- Kutipan Teks
────────────────────

Bahtsul Masail

Mengapa Umat Islam Tidak Shalat Jumat karena Covid-19?

Sel, 24 Maret 2020 | 17:15 WIB

Mengapa Umat Islam Tidak Shalat Jumat karena Covid-19?

Shalat Jumat wajib dan mengandung keutamaan. Namun, dalam situasi uzur kritis yang bersifat umum-kolektif seperti wabah Covid-19 di Indonesia pada 2020 ini kewajiban shalat Jumat menjadi gugur.

Assalamu ‘alaikum wr. wb.

────────────────────

- Informasi
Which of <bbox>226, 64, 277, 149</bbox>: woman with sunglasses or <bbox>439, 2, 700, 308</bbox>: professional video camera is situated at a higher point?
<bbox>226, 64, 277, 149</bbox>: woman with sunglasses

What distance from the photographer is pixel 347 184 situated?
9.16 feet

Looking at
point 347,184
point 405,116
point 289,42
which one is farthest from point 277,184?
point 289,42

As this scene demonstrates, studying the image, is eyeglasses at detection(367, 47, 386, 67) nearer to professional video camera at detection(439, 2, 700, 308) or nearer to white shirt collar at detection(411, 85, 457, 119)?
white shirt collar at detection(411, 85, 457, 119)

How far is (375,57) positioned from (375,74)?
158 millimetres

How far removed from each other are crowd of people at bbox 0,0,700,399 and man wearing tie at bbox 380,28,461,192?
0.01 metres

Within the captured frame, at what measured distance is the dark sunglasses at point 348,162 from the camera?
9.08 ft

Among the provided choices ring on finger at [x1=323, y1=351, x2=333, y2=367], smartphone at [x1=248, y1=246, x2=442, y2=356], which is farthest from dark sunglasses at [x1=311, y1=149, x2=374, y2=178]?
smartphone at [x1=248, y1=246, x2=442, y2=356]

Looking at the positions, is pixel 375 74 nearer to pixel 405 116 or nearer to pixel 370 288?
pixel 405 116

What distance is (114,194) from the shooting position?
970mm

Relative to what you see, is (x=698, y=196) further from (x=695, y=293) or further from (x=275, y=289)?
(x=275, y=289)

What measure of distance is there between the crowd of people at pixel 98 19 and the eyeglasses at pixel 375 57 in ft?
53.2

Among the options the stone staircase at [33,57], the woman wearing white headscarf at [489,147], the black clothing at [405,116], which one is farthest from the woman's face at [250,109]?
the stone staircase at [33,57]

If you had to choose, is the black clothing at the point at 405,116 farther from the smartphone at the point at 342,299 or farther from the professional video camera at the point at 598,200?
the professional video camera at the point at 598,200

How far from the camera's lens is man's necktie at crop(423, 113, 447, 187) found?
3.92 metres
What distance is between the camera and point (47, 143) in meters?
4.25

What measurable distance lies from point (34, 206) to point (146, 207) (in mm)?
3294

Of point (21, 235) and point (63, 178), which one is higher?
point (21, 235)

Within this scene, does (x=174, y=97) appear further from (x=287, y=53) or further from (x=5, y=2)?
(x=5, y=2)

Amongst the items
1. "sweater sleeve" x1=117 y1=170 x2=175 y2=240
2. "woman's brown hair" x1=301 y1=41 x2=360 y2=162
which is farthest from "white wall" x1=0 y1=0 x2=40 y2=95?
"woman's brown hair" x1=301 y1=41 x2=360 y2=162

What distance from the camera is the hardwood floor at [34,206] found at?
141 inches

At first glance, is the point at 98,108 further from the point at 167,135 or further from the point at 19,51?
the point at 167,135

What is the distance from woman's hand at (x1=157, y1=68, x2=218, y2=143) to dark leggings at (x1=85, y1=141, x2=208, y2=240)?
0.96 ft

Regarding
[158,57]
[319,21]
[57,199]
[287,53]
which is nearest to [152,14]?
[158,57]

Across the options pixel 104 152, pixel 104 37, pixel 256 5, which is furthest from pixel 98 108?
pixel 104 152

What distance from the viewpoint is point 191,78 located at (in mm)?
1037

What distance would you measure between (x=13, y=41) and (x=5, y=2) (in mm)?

────────────────────

- Soal Latihan
1. Jawablah pertanyaan berikut berdasarkan teks tentang shalat Jumat dan Covid-19.
(a) Dalam rubrik apa teks tersebut dimuat?
(b) Pada hari, tanggal, dan pukul berapa teks tersebut dimuat?
(c) Menurut teks, apa yang terjadi pada kewajiban shalat Jumat dalam situasi uzur kritis yang bersifat umum-kolektif?
2. Tuliskan kembali bagian teks tentang shalat Jumat dan Covid-19, mulai dari "Sel, 24 Maret" dan terus sampai "Jumat menjadi gugur.".

- Kunci Jawaban
1.
(a) Bahtsul Masail.
(b) Selasa, 24 Maret 2020, pukul 17:15 WIB.
(c) Kewajiban shalat Jumat menjadi gugur.

2.
Sel, 24 Maret 2020 | 17:15 WIB

Mengapa Umat Islam Tidak Shalat Jumat karena Covid-19?

Shalat Jumat wajib dan mengandung keutamaan. Namun, dalam situasi uzur kritis yang bersifat umum-kolektif seperti wabah Covid-19 di Indonesia pada 2020 ini kewajiban shalat Jumat menjadi gugur.